**Questions on the material:**
- 1) Read the thread on ramfs dentry counts below and decide whether each statement agrees with it: (a) the dget(dentry) call in ramfs_mknod adds an extra count; (b) tmpfs handles this differently from ramfs; (c) these dentries can be rebuilt from backing store. Answer yes or no for each, quoting the deciding words.
- 2) Resume the thread on ramfs dentry counts from its last line.

**Page extract:**
________________________________________

On Wed, 30 Apr 2008, J. Bruce Fields wrote:

> On Tue, Apr 29, 2008 at 07:21:02PM -0400, david m. richter wrote:
> > On Tue, 29 Apr 2008, J. Bruce Fields wrote:
> > 
> > > On Tue, Apr 29, 2008 at 01:54:54PM -0700, Andrew Morton wrote:
> > > > On Tue, 29 Apr 2008 11:42:48 +0800
> > > > "Bryan Wu" <cooloney@kernel.org> wrote:
> > > > 
> > > > > Hi folk,
> > > > > 
> > > > > This days I am digging into this LTP bug reported on our Blackfin test
> > > > > machine, but I think it is general for other system.
> > > > > https://blackfin.uclinux.org/gf/project/uclinux-dist/tracker/?action=TrackerItemEdit&tracker_id=141&tracker_item_id=3743
> > > > > 
> > > > > And I also found Kumar Gala reported this similar bug before.
> > > > > http://lkml.org/lkml/2007/11/14/388
> > > > > 
> > > > > 1, when opening and creating a new on ramfs/tmpfs, the dentry->d_count
> > > > > will be added one as below:
> > > > > --
> > > > > ramfs_mknod(struct inode *dir, struct dentry *dentry, int mode, dev_t dev)
> > > > > {
> > > > > |_______struct inode * inode = ramfs_get_inode(dir->i_sb, mode, dev);
> > > > > |_______int error = -ENOSPC;
> > > > > 
> > > > > |_______if (inode) {
> > > > > |_______|_______if (dir->i_mode & S_ISGID) {
> > > > > |_______|_______|_______inode->i_gid = dir->i_gid;
> > > > > |_______|_______|_______if (S_ISDIR(mode))
> > > > > |_______|_______|_______|_______inode->i_mode |= S_ISGID;
> > > > > |_______|_______}
> > > > > |_______|_______d_instantiate(dentry, inode);
> > > > > |_______|_______dget(dentry);|__/* Extra count - pin the dentry in core */
> > > > > |_______|_______error = 0;
> > > > > |_______|_______dir->i_mtime = dir->i_ctime = CURRENT_TIME;
> > > > > |_______}
> > > > > |_______return error;
> > > > > }
> > > > > --
> > > > > The dget(dentry) call introduces an extra count, why?
> > > > > it is the same in tmpfs.
> > > > 
> > > > Because those dentries have no backing store.  Their sole existance is in
> > > > the dentry cache which is normally reclaimable.  But we can't reclaim these
> > > > dentries because there is nowhere from where they can be reestablished.
> > > > 
> > > > > 2, when calling  fcntl(fd, F_SETLEASE,F_WRLCK), it will return -EAGAIN
> > > > > --
> > > > > |_______if ((arg == F_WRLCK)
> > > > > |_______    && ((atomic_read(&dentry->d_count) > 1)
> > > > > |_______|_______|| (atomic_read(&inode->i_count) > 1)))

________________________________________

**Data provided:**
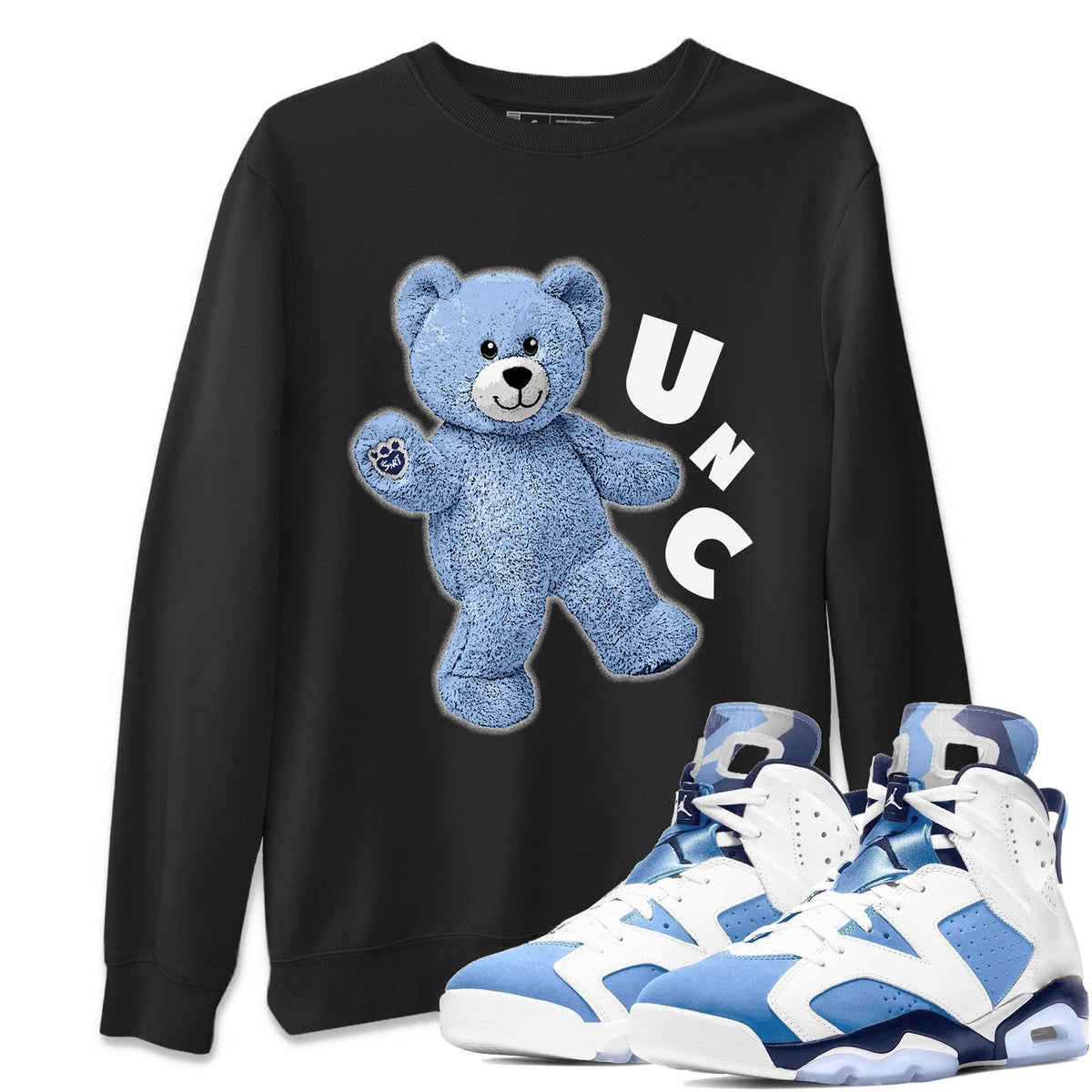 Jordan 6 UNC Shirt To Match Jordans Hello Bear Sneaker Tees Jordan 6 UNC Drip Gear Zone Sneaker Matching Clothing Unisex Shirts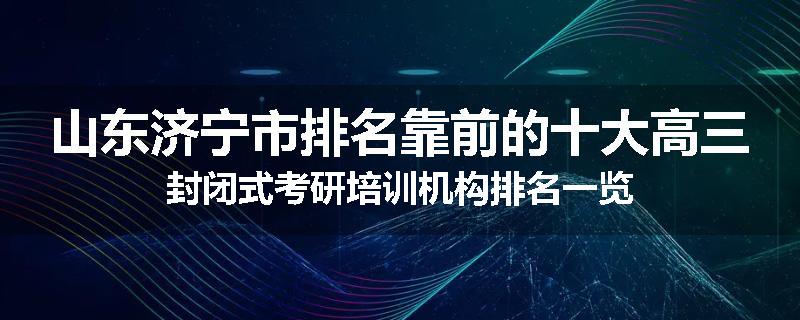 山东济宁市排名靠前的十大高三封闭式考研培训机构排名一览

________________________________________

**Activity answers:**
- 1)
(a) Yes: "The dget(dentry) call introduces an extra count, why?"
(b) No: "it is the same in tmpfs."
(c) No: "Because those dentries have no backing store."

- 2)
> > > > > |_______|_______goto out;
> > > > > --
> > > > 
> > > > Sucky heuristic.
> > > 
> > > Yes.
> > > 
> > > > 
> > > > > because the dentry->d_count will be 2 not 1. I tested ext2 on Blackfin, it is 1.
> > > > > 
> > > > > 3, so I guess maybe the dget(dentry) of ramfs_mknod is useless. But
> > > > > after remove this dget(),
> > > > > the ramfs can not be mounted as rootfs at all.
> > > > 
> > > > Interesting.  Presumably it got reclaimed synchronously somehow.
> > > > 
> > > > > Is the bug in generic_setlease() or in the ramfs/tmpfs inode create function?
> > > > > 
> > > > > Of course, simply remove the test '((atomic_read(&dentry->d_count) >
> > > > > 1)' can workaround this issue.
> > > > 
> > > > I guess we should make the generic_setlease() heuristic smarter.
> > > > 
> > > > Of course the _reason_ for that heuristic is uncommented and lost in time. 
> > > > And one wonders what locking prevents it from being totally racy, and if
> > > > "none", what happens when the race hits.  Sigh.
> > 
> > 	i'm not sure which particular kernel version we're talking about, 
> > but i think the intent was to rely on the BKL.  i noticed a couple cases 
> > where this didn't actually hold -- e.g., bruce has a patch queued to move 
> > the kmalloc in generic_setlease() so that it precedes the 
> > d_count/i_writecount checks and covers the race he mentions below.  an 
> > earlier patch closed a similar thing with get_write_access() when handling 
> > a truncate, etc.
> > 
> > 	fyi (well, not you, bruce): relatedly, i have a set of patches to 
> > introduce per-inode lease enabling/disabling (so we can fully implement 
> > NFSv4.0 file delegations and v4.1 directory delegations) which expand the 
> > cases where leases are broken (e.g. unlink) and which make it somewhat 
> > more explicit when it's safe to lease/break.  perhaps the next merge 
> > window for the first set of them.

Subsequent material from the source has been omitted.